(Dataset entries)
--------------------
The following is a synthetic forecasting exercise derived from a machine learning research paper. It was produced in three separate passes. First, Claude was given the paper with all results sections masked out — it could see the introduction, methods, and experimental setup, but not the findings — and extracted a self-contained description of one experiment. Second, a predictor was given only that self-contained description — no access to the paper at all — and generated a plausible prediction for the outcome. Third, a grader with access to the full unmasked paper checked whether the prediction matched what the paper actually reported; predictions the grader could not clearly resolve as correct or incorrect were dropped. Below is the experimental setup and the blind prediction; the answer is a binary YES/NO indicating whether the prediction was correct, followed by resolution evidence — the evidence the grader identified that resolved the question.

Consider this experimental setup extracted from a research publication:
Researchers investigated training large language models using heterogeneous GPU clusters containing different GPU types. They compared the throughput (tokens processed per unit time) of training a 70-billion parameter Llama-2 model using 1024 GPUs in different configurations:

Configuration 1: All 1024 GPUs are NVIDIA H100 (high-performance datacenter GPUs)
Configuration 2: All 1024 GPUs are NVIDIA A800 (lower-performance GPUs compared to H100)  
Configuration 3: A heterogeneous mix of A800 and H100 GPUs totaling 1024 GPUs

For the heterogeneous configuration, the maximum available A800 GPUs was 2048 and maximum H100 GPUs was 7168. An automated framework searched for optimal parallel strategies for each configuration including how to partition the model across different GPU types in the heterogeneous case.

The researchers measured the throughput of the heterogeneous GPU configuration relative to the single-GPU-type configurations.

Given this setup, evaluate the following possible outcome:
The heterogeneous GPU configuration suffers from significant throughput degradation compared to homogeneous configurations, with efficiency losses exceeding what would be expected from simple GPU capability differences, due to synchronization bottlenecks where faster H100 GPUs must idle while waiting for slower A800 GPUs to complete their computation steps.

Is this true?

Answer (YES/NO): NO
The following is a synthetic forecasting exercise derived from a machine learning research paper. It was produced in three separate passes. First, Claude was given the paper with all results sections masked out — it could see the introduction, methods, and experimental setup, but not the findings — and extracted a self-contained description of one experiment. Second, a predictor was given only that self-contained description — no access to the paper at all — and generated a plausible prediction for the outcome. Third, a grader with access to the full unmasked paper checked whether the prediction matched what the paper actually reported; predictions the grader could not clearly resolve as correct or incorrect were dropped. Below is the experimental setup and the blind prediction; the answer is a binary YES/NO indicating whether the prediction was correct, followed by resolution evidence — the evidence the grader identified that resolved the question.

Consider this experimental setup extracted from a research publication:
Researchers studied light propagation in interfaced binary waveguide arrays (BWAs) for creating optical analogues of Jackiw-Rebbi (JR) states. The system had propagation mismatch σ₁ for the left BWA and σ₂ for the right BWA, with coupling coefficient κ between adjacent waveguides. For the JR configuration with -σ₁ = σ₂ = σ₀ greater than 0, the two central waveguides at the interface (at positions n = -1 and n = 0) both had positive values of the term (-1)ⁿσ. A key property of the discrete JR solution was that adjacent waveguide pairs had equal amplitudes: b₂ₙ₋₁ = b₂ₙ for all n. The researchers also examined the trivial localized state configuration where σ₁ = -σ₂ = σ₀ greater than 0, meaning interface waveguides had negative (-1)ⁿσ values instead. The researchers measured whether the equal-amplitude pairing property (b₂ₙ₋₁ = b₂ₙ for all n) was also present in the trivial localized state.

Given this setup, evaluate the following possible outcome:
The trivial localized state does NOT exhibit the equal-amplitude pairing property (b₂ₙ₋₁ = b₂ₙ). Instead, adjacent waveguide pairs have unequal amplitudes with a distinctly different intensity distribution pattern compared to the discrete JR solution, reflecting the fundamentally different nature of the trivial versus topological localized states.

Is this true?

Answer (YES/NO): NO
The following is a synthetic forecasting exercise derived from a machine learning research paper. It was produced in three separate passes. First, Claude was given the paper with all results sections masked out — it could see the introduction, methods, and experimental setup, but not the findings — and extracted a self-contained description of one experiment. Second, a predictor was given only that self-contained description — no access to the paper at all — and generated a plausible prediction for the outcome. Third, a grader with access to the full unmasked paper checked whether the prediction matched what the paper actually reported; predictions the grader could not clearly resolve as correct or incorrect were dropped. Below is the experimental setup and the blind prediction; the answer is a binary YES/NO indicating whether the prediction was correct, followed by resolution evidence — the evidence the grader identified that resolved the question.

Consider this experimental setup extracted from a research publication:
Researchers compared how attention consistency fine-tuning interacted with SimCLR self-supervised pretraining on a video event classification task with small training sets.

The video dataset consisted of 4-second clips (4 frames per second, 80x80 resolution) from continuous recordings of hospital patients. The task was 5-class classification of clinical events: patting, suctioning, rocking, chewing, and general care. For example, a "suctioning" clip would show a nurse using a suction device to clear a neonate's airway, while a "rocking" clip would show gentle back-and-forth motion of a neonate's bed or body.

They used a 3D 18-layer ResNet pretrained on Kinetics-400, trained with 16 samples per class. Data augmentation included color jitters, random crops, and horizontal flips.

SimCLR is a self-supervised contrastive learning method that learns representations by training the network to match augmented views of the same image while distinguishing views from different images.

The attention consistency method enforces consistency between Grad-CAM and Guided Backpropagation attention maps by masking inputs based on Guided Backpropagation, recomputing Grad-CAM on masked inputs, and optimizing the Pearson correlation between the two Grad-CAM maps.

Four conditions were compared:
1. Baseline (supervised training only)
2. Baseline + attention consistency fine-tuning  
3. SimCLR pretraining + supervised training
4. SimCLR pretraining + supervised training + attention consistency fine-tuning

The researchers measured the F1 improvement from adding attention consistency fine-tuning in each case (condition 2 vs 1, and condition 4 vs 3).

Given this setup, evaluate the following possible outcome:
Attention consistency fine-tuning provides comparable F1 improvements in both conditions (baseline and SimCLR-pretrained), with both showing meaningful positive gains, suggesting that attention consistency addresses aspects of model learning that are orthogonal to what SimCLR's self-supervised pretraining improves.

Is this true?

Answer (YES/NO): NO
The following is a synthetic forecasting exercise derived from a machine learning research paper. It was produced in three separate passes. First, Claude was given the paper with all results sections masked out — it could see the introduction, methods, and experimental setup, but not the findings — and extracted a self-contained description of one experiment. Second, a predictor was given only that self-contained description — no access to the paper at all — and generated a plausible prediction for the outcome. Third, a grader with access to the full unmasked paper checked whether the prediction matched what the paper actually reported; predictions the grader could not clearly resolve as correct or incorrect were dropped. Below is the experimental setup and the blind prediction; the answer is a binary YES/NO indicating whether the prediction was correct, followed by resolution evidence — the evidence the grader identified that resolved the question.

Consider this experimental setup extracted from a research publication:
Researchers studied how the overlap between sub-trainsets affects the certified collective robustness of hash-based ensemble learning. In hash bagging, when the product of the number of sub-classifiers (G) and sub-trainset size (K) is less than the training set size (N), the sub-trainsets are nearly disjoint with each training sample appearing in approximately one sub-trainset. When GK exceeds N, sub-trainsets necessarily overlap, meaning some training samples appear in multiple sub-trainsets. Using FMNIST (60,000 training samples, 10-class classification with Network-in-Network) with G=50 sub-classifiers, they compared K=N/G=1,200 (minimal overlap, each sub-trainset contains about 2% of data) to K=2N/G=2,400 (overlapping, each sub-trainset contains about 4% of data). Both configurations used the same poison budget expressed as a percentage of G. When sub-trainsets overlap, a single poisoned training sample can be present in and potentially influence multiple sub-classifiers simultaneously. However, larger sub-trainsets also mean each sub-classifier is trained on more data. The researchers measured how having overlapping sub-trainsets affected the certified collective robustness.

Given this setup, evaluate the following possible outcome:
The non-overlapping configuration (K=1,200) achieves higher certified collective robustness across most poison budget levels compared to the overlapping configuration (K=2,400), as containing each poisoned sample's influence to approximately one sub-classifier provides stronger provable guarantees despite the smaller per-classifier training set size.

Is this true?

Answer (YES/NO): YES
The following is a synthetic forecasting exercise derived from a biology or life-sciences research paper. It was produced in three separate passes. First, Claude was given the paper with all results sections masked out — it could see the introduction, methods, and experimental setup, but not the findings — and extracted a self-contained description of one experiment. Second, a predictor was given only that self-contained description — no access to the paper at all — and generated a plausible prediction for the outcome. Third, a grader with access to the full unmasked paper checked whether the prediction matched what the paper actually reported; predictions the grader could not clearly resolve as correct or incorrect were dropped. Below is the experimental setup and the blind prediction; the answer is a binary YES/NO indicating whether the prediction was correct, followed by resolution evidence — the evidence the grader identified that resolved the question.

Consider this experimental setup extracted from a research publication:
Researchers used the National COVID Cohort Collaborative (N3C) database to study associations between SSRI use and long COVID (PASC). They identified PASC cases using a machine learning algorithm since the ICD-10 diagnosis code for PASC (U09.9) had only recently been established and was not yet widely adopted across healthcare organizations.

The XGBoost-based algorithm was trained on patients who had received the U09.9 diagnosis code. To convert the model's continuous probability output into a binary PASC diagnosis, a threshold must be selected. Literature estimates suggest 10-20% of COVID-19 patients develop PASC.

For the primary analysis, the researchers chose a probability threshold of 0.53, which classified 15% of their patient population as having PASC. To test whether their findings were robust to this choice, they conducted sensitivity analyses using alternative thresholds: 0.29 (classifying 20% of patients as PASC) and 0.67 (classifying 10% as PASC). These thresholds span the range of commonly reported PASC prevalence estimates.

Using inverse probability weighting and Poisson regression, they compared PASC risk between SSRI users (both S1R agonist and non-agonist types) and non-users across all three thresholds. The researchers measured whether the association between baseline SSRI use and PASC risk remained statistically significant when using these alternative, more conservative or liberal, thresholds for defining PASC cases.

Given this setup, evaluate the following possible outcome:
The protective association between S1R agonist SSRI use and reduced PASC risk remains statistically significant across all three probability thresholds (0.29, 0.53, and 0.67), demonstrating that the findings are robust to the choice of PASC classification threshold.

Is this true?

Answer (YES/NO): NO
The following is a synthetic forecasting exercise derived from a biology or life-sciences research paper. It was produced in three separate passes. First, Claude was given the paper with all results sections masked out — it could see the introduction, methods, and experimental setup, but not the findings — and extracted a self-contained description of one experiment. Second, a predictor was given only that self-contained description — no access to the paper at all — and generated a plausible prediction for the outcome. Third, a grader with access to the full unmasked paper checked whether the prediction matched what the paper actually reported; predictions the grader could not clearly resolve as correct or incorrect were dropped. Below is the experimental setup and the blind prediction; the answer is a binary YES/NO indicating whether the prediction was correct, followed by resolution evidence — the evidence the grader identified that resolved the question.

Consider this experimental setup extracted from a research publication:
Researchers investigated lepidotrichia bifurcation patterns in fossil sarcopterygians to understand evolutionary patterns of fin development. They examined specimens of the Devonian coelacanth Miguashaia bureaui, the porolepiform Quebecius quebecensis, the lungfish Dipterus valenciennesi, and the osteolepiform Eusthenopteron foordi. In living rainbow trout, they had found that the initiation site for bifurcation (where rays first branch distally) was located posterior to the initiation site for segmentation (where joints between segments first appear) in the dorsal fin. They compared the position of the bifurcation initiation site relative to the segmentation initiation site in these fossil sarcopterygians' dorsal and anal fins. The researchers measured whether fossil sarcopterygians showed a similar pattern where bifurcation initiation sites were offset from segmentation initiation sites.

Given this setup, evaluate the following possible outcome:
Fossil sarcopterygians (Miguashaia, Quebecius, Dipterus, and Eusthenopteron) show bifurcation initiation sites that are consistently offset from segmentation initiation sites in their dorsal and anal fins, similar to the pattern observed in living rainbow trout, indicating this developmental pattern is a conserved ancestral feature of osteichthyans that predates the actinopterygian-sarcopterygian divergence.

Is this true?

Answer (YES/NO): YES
--------------------
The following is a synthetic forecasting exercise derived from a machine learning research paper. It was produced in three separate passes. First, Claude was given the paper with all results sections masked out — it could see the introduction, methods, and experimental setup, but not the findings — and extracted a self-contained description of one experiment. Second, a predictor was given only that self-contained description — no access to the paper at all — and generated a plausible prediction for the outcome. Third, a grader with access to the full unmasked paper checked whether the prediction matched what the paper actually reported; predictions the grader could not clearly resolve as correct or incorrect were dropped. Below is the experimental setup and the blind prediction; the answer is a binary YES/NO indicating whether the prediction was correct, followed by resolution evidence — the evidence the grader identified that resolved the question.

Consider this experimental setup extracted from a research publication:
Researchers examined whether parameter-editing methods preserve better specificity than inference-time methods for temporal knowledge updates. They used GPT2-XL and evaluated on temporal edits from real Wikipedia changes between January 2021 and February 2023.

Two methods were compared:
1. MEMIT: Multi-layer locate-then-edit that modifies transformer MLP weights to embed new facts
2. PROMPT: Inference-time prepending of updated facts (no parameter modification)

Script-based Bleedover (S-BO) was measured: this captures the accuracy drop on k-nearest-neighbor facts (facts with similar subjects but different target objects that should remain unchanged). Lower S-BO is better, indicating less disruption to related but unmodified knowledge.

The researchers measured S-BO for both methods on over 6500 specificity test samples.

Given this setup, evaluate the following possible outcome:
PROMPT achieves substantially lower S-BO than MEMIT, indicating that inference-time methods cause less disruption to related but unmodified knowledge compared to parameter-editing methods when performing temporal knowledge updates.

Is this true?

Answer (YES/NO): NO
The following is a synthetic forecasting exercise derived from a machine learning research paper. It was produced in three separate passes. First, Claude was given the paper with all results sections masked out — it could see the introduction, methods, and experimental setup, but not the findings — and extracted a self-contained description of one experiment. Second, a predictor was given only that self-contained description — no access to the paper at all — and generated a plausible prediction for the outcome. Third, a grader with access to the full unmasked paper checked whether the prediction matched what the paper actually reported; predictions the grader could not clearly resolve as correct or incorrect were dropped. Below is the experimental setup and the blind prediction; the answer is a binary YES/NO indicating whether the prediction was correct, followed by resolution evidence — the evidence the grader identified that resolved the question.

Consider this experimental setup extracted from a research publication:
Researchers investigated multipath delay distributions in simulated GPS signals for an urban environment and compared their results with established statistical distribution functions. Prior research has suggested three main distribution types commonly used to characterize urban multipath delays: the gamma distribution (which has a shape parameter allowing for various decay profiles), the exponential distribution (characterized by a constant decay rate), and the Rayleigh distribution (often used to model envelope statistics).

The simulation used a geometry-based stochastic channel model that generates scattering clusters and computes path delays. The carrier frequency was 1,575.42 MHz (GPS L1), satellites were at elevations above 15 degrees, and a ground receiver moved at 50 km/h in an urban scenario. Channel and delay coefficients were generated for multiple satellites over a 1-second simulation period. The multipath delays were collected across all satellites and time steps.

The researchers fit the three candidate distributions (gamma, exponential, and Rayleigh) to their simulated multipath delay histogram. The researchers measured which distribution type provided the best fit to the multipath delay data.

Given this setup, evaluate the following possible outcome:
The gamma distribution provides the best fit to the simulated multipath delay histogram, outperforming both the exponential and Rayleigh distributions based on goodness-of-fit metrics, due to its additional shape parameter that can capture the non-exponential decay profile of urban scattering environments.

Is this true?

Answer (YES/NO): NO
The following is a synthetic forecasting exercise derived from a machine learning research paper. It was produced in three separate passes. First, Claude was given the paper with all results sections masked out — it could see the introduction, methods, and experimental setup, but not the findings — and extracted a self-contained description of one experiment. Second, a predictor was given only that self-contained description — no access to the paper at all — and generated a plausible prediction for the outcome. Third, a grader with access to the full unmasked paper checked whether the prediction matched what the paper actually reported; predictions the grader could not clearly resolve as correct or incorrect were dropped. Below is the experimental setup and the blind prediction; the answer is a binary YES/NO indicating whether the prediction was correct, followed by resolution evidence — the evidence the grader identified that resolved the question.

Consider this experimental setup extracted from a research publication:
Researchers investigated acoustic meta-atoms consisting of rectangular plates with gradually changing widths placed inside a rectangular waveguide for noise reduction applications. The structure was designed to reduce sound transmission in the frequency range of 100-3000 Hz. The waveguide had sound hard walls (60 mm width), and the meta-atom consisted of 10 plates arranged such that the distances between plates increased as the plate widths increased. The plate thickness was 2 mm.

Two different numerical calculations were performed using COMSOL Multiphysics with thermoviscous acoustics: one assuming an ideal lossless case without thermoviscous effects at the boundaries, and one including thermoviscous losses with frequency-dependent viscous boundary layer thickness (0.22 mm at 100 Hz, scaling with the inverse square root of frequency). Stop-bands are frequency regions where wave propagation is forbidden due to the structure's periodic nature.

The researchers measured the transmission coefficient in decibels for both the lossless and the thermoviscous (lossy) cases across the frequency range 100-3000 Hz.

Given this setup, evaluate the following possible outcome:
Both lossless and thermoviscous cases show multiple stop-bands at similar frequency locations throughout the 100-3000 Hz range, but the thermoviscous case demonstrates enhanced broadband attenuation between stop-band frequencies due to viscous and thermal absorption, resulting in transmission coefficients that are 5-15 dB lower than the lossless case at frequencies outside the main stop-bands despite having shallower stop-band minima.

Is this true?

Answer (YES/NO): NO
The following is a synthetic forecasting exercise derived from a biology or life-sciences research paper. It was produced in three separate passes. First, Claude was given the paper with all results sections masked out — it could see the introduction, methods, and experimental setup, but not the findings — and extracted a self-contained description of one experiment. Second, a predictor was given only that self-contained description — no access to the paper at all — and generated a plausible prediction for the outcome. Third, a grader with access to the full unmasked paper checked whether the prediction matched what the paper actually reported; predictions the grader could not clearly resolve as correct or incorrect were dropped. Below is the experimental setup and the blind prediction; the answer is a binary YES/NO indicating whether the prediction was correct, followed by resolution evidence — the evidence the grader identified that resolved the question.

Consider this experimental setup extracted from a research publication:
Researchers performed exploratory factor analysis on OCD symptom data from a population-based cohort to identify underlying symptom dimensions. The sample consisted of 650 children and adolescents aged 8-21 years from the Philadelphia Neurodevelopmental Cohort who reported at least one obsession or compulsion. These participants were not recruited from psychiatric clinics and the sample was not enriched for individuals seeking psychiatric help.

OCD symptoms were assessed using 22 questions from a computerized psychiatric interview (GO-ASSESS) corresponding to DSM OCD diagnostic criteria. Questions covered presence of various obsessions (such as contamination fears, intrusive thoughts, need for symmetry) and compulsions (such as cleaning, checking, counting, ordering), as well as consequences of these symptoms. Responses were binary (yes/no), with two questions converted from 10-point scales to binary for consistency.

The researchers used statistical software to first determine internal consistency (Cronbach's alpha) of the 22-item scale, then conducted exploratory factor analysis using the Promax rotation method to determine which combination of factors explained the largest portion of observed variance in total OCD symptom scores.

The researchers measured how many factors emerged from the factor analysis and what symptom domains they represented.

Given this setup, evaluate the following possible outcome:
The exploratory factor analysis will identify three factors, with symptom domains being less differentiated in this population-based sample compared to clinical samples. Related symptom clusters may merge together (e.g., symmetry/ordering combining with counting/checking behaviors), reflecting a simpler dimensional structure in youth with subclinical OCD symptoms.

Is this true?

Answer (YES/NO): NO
--------------------
- [Assigned task] Lines with the word "same" in them should be copied from the preceding records.

- [The answer]
SimCLR is a self-supervised contrastive learning method that learns representations by training the network to match augmented views of the same image while distinguishing views from different images.
Researchers studied how the overlap between sub-trainsets affects the certified collective robustness of hash-based ensemble learning. In hash bagging, when the product of the number of sub-classifiers (G) and sub-trainset size (K) is less than the training set size (N), the sub-trainsets are nearly disjoint with each training sample appearing in approximately one sub-trainset. When GK exceeds N, sub-trainsets necessarily overlap, meaning some training samples appear in multiple sub-trainsets. Using FMNIST (60,000 training samples, 10-class classification with Network-in-Network) with G=50 sub-classifiers, they compared K=N/G=1,200 (minimal overlap, each sub-trainset contains about 2% of data) to K=2N/G=2,400 (overlapping, each sub-trainset contains about 4% of data). Both configurations used the same poison budget expressed as a percentage of G. When sub-trainsets overlap, a single poisoned training sample can be present in and potentially influence multiple sub-classifiers simultaneously. However, larger sub-trainsets also mean each sub-classifier is trained on more data. The researchers measured how having overlapping sub-trainsets affected the certified collective robustness.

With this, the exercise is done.